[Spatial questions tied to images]
···

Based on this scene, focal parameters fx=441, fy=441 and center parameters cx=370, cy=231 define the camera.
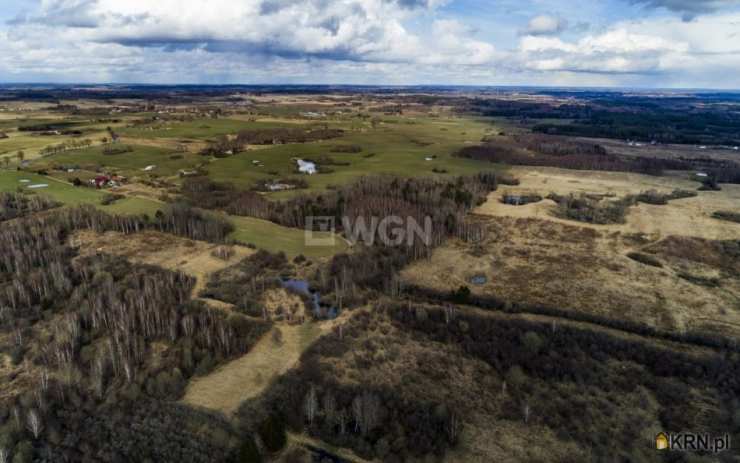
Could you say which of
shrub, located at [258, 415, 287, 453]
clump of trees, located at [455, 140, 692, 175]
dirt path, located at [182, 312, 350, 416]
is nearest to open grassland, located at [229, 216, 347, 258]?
dirt path, located at [182, 312, 350, 416]

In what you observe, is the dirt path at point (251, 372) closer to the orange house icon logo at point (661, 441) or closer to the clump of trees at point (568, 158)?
the orange house icon logo at point (661, 441)

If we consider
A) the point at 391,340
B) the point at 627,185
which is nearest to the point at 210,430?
the point at 391,340

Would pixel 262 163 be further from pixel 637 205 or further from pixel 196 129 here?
pixel 637 205

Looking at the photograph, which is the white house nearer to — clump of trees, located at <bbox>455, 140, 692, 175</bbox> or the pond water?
clump of trees, located at <bbox>455, 140, 692, 175</bbox>

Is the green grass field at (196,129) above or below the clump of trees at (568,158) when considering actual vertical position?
above

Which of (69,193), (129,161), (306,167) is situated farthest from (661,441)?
(129,161)

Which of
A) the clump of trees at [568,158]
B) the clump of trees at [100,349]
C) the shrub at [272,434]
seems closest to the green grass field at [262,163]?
the clump of trees at [568,158]
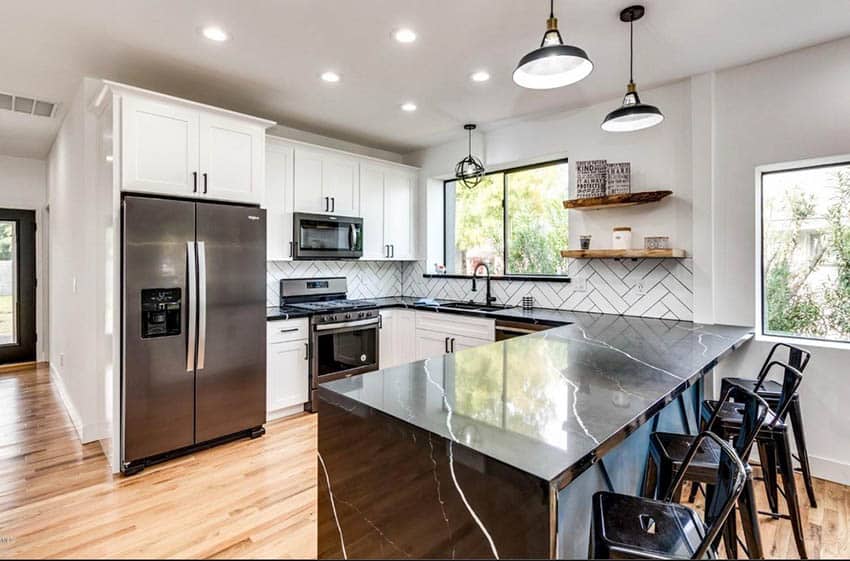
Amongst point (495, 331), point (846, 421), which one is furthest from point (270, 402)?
point (846, 421)

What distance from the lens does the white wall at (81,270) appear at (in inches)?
124

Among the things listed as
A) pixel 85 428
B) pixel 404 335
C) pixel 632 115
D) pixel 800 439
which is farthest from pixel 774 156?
pixel 85 428

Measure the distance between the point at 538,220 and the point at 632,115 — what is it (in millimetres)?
1943

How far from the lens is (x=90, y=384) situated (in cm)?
318

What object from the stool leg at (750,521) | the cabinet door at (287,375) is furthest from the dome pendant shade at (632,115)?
the cabinet door at (287,375)

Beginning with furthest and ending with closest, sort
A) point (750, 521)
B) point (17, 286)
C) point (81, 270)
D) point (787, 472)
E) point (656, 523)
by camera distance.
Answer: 1. point (17, 286)
2. point (81, 270)
3. point (787, 472)
4. point (750, 521)
5. point (656, 523)

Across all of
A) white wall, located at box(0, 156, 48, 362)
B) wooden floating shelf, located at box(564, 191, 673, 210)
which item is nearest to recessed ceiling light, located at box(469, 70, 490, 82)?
wooden floating shelf, located at box(564, 191, 673, 210)

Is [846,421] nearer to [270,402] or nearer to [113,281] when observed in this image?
[270,402]

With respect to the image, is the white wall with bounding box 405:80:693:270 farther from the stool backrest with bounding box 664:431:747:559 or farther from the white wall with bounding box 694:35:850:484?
the stool backrest with bounding box 664:431:747:559

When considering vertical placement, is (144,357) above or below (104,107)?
below

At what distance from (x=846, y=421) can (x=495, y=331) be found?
2.18 metres

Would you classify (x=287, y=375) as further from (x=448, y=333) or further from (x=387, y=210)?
(x=387, y=210)

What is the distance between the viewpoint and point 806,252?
9.25 feet

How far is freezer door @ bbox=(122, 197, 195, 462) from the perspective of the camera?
2688mm
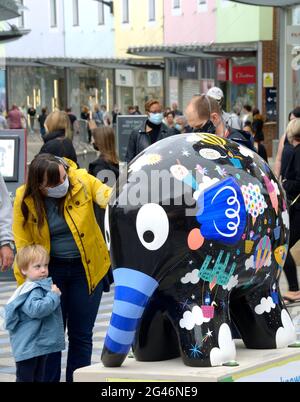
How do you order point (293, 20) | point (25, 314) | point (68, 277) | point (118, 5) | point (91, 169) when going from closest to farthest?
point (25, 314) < point (68, 277) < point (91, 169) < point (293, 20) < point (118, 5)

···

Request: Reproduce all of the data above with each "white wall" replaced by "plaster wall" and everything else unchanged. Omit the lines that stand in for pictures.

Answer below:
Based on this scene, focal parameters fx=441, fy=441 and center parameters cx=370, cy=231 define the camera.
Could you say which of
shrub, located at [258, 415, 287, 453]
clump of trees, located at [455, 140, 692, 175]
dirt path, located at [182, 312, 350, 416]
is nearest to open grassland, located at [229, 216, 347, 258]?
dirt path, located at [182, 312, 350, 416]

In what you observe, is the dirt path at point (251, 372) closer to the orange house icon logo at point (661, 441) or closer to the clump of trees at point (568, 158)?
the orange house icon logo at point (661, 441)

If we consider
A) the point at 391,340
B) the point at 627,185
which is nearest to the point at 210,430?
the point at 391,340

Would pixel 262 163 be further from pixel 637 205 or further from pixel 196 129 here?
pixel 637 205

Looking at the photograph, which is the white house nearer to — clump of trees, located at <bbox>455, 140, 692, 175</bbox> or the pond water?
clump of trees, located at <bbox>455, 140, 692, 175</bbox>

Is the green grass field at (196,129) above or below the clump of trees at (568,158) when considering actual vertical position?
above

Which of (69,193), (129,161), (306,167) is situated farthest from (661,441)?
(129,161)

Which of
A) the clump of trees at [568,158]
B) the clump of trees at [100,349]
C) the shrub at [272,434]
seems closest to the green grass field at [262,163]?
the clump of trees at [568,158]
Amongst point (495, 331), point (846, 421), which one is furthest from point (270, 402)?
point (846, 421)

What distance from the lens does the plaster wall at (81,270) appear at (in inches)?
124

Among the things listed as
A) pixel 85 428
B) pixel 404 335
C) pixel 632 115
D) pixel 800 439
which is farthest from pixel 774 156?
pixel 85 428

Measure the distance between the point at 538,220 and the point at 632,115 — what is it (in millimetres)?
1943

How far from the lens is (x=90, y=384) situated (in cm)?
318

What object from the stool leg at (750,521) | the cabinet door at (287,375) is furthest from the dome pendant shade at (632,115)?
the cabinet door at (287,375)

Beginning with furthest and ending with closest, sort
A) point (750, 521)
B) point (17, 286)
C) point (81, 270)
D) point (787, 472)
E) point (656, 523)
by camera distance.
Answer: 1. point (17, 286)
2. point (81, 270)
3. point (787, 472)
4. point (750, 521)
5. point (656, 523)

Across all of
A) plaster wall, located at box(0, 156, 48, 362)
B) wooden floating shelf, located at box(564, 191, 673, 210)
which item is nearest to recessed ceiling light, located at box(469, 70, 490, 82)?
wooden floating shelf, located at box(564, 191, 673, 210)

Is [846,421] nearer to [270,402] or nearer to [113,281] when observed in this image?
[270,402]

With respect to the image, is the plaster wall with bounding box 405:80:693:270 farther from the stool backrest with bounding box 664:431:747:559 or farther from the plaster wall with bounding box 694:35:850:484?
the stool backrest with bounding box 664:431:747:559

When considering vertical placement, is (144,357) above or below (104,107)?
below

At what distance from (x=846, y=421) can (x=495, y=331) be found?
2.18 metres

Would you classify (x=287, y=375) as further from (x=448, y=333) or further from (x=387, y=210)?
(x=387, y=210)

What is the distance between the viewpoint and point 806,252?
9.25 feet

How far is freezer door @ bbox=(122, 197, 195, 462) from the perspective of the camera?
2688mm
How do you order point (293, 20) | point (25, 314) | point (68, 277) | point (118, 5) | point (91, 169) when going from closest to farthest?
point (25, 314) < point (68, 277) < point (91, 169) < point (293, 20) < point (118, 5)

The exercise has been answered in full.